İsmet Paşa “İmza etmiyorum, konferansın bu şekilde kesilmesinin sorumluluğunu da üstlenmiş bulunuyorsunuz” cevabını verdi.
Ardından, “Trene binip gideceksiniz. Memleketinizde sulhu soranlara ne cevap vereceksiniz?” sorusunu yöneltti.
Curzon’un cevabı “Asıl siz memleketinize gittiğiniz zaman ne cevap vereceksiniz?” diyerek soruyu soruyla cevapladı.
İşte İsmet Paşa’nın Lord Curzon’a öfke krizi geçirten sözleri:
“Bir cümleyle cevap vereceğim; ‘Lord Curzon sulh istemediği için konferans kesilmiştir.’
Bütün dünyaya ilan edeceğim.
‘Lord Curzon barış istemiyordu, müzakereleri zora sokmak için elinden geleni yaptı.
Konferans kesildi, yeniden harp başlayacak’ diyeceğim.”
Ortalığı buz kesmişti.
İsmet Paşa toplantı masasında ayağa kalkmış, elindeki notlara bakarak konuşmasını yapıyor.
15 DAKİKA RÖTAR
Diğer ülke delegeleri araya girdiler.
Karşılıklı tavizler alarak anlaşma sağlamaya çalıştılar ama oteline geçen Curzon böbürlenmeye devam ediyordu:
“Lozan’ı İngiltere heyeti olarak terk ediyoruz.
Benim yokluğumda geri kalan İtilaf Devletlerinin temsilcileri de Lozan’ı terk edecekler.
Çünkü benim yokluğumda onların anlaşmayı berbat etmelerine fırsat vermeyeceğim.
İmza yetkisine sahip hiç kimse Lozan’da kalmamalı.”
Aracılar tekrar İsmet Paşa’ya geldiler.
“Curzon’un trenini bir çeyrek saat tehir ettik, trene yetişip anlaşmayı imzalarsanız barış olacaktır” diyorlardı.
Şu afra tafraya bakın.
Lord Curzon önce “Tren vaktim geldi, bunları imzalayın da gidelim” gibi kendini Olimpos’un tepesindeki Tanrı Zeus zanneden havalara giriyor.
Aracılar da lütfedip, “Curzon’un trenine 15 dakika rötar sağladıklarını” söyleyerek İsmet Paşa’ya “Hemen trene yetişin, kalkmadan imzalayın, barış olsun” gibi çocukça bir öneride bulunabiliyorlar.
ESİR OLMAYA HAYIR
İsmet Paşa elbette kesin tavır koyuyor.
Saat 16’da asansörle aşağıya iniyor.
Yanındaki Türk delegasyonuyla birlikte oteline yürüyor.
Etrafını saran gazeteciler soruyorlar:
“Ne oldu İsmet Paşa?”
“Ne olacak HİÇ… Esir olmayı kabul etmedik.”
Birkaç dakika sonra da Curzon Lozan garından trenine biniyor.
Gazetecilere “Türkler son tekliflerimizi de reddettiler” diyor.
Lord Curzon’un treni hareket ediyor.
Bu tren Curzon’u bir daha Lozan’a getirmeyecektir.
İsmet Paşa’yla Curzon bir daha karşı karşıya gelmeyeceklerdir.
Lozan Konferansı’nın anlaşmayla sonuçlanan ikinci bölümünde İngiltere heyetinin başında artık İstanbul’daki İngiliz Yüksek Komiseri Rumbold vardı.
Bu karikatür kedi anlamına gelen Gatos’ta yayımlandı. Tepkiler nedeniyle hükümet tarafından toplatıldı. Horoz görünümündeki İnönü’nün altında Lord Curzon ve Fransa Cumhurbaşkanı Poincare adlı iki tavuk görülüyor.

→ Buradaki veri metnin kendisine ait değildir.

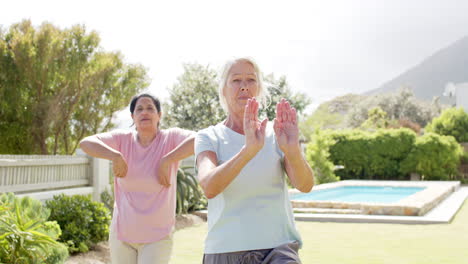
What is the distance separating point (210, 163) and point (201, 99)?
23474 millimetres

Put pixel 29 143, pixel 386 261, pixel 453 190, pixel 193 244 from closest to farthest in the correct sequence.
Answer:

Sorunlar da yumurtaların üzerine yazılmış.
‘LATERNA GİBİSİN’
Konferansın başında itibaren İngiltere, Fransa ve İtalya, yani Birinci Dünya Savaşı’nın galip “İtilaf” Devletleri Türk heyetine tepeden bakıyorlardı.

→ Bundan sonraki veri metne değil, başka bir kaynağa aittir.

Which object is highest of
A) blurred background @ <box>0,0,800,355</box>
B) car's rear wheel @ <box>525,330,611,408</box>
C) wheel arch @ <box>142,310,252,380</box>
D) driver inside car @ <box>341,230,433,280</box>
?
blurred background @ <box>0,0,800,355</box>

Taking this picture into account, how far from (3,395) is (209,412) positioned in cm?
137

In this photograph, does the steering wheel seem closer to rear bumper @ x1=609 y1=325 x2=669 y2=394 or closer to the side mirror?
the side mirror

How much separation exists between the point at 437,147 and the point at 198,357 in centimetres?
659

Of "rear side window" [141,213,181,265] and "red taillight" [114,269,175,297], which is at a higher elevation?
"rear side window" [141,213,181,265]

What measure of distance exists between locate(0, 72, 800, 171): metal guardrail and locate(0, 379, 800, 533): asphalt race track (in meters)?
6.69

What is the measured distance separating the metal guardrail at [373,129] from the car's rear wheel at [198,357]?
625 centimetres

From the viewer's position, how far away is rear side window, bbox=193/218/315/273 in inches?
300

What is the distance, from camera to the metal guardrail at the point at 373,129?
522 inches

İsmet Paşa’ya “Siz savaşta sadece Yunanistan’ı yendiniz.
Biz ise Birinci Dünya Savaşı’nda Almanlarla birlikte Türkleri de yenen galip devletleriz” diyorlardı.
İsmet Paşa ise “kendisinin ve arkadaşlarının Kurtuluş Savaşını gerçekleştiren, Sevr Antlaşması’nı hükümsüz hale getiren, genç, bağımsız, egemen ve İtilaf Devletleriyle eşit statüde genç Türkiye devletini temsil ettiğini” her fırsatta ve her vesileyle vurgulamaktaydı.
Lord Curzon ise İnönü’ye şöyle diyordu:
“Laterna gibisin, çevirip çevirip hep aynı şeyleri söylüyorsun. Eşitlik, egemen ve bağımsız devlet. Bu sözü duymaktan hepimize gına geldi.”
İsmet Paşa ona şu cevabı vermişti:
“Bağımsızlığının ve egemenliğinin bilincinde, adaletli bir barışa ulaşmayı hedef alan ulusumuzu temsil ediyoruz. Bu konferans eşit devlet arasında sürecektir.”
ATATÜRK’LE İLETİŞİM HALİNDE
İsmet Paşa her gün Atatürk’le haberleşiyor.
Ona telgrafla gelişmeleri bildiriyor, Atatürk’ün görüşlerini alıyordu.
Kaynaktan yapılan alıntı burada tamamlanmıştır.